Ve insan, bütün ilimlere ait delillere şöyle bakmalıdır: Siz sadece birer süpürgesiniz. Yer yer şeytan içime vesvese attığında sizi kullanacak, tozu-toprağı temizleyeceğim. Yoksa benim içimdeki hakikatlar o kadar köklü, o kadar derin ve o kadar pırıl pırıldır ki, değil sizin gibi karanlıkta türkü söyleyenler, bu meseleyi ışık cümbüşü içinde destanlaştıranlar dahi bir yere gelince, benim vicdanımdaki aydınlığa zerre kadar yeni bir ışık ilâve edemeyeceklerdir.
31. “İnsan, kalbindeki imanıyla mü’mindir, kafasındaki malûmat yığınlarıyla değil” diyen Gülen, âfâki ve enfüsî delillerle varacağı noktaya varan insanın, daha sonra Kur’ân’ın aydınlık tayfları altında, kalp ve vicdanının ışıktan yolunda yürüyemediği takdirde, Allah marifeti ve iman adına herhangi bir mesafe almış sayılmayacağı hatırlatmasında bulunur. Gülen, ismini vermediği Batılı bir düşünürün “Allah’a lâyıkıyla inanabilmek için, okuduğum bütün kitapları arkaya atma lüzumunu duydum” sözünü nakleder ve kâinat kitabının, insanın kendi mahiyet kitabının ve bunları şerh eden kitapların kendilerine göre birer yerleri var ise de, geceleri aydın ve Rabb’e iştiyak içinde kanatlanmış ruhların bunların gerçekte ne ifade ettiğini ve iman ile Allah marifetinin gerçek kaynağının nerede yattığını çok iyi bileceklerini vurgular. (a.g.e. 132–33 )
Fethullah Gülen’in, İslâmî, Kur’anî hakikatları ilim diliyle anlatmaya çalışırken dikkat edilmesi gereken hususlarla ilgili düşüncelerini şöyle özetleyebiliriz:
· Kur’ân; fizik, kimya, biyoloji, astronomi türünde bir bilim kitabı değildir.

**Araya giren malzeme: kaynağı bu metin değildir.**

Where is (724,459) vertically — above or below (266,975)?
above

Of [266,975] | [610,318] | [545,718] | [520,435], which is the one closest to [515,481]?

· Kur’ân’ın ana maksatları, daha önce de arz edildiği üzere, iman esaslarını, ibadet ve adalet gerçeğini zihinlere ve kalplere yerleştirmek ve insanları bu hususta irşad etmektir.
· Kur’ân-ı Kerim, bilhassa bugün bilimlerin konusu olan meseleleri, yeri geldikçe, “parantez-içi” ve kendi ana maksatlarını zihin ve kalplere yerleştirmede sadece birer delil olarak kullanır. Bunları kullanırken, inmeye başladığı ilk günden, Kıyamet’e kadar herkese, her seviyeye hitap ettiği için, herkesin anlayabileceği, bununla birlikte, herkesi de tatmin edebilecek bir üslûbu tercih eder.
· Kur’ân-ı Kerim, bu türden tekvînî meseleleri bir delil olarak ele aldığından, delil tezden gizli ve anlaşılmaz olamayacağı için, insanların çoğu da avam olduğundan, avamın anlayışına, hislerine ve gözlemlerine hürmet gösterir ve onları zihin karışıklığına itmez.
· Her şeye rağmen, Kur’ân-ı Kerim’in, bilimin konularıyla ilgili bütün ifadeleri mutlak doğrudur. Fakat, bu ifadelerdeki manâ ve maksatlar, her zaman olmasa da çok defa, yoruma açık bir üslûptadır. Bu sebeple, ilme, araştırma ve incelemeye kapı açar, hattâ bunu teşvik eder mahiyettedir.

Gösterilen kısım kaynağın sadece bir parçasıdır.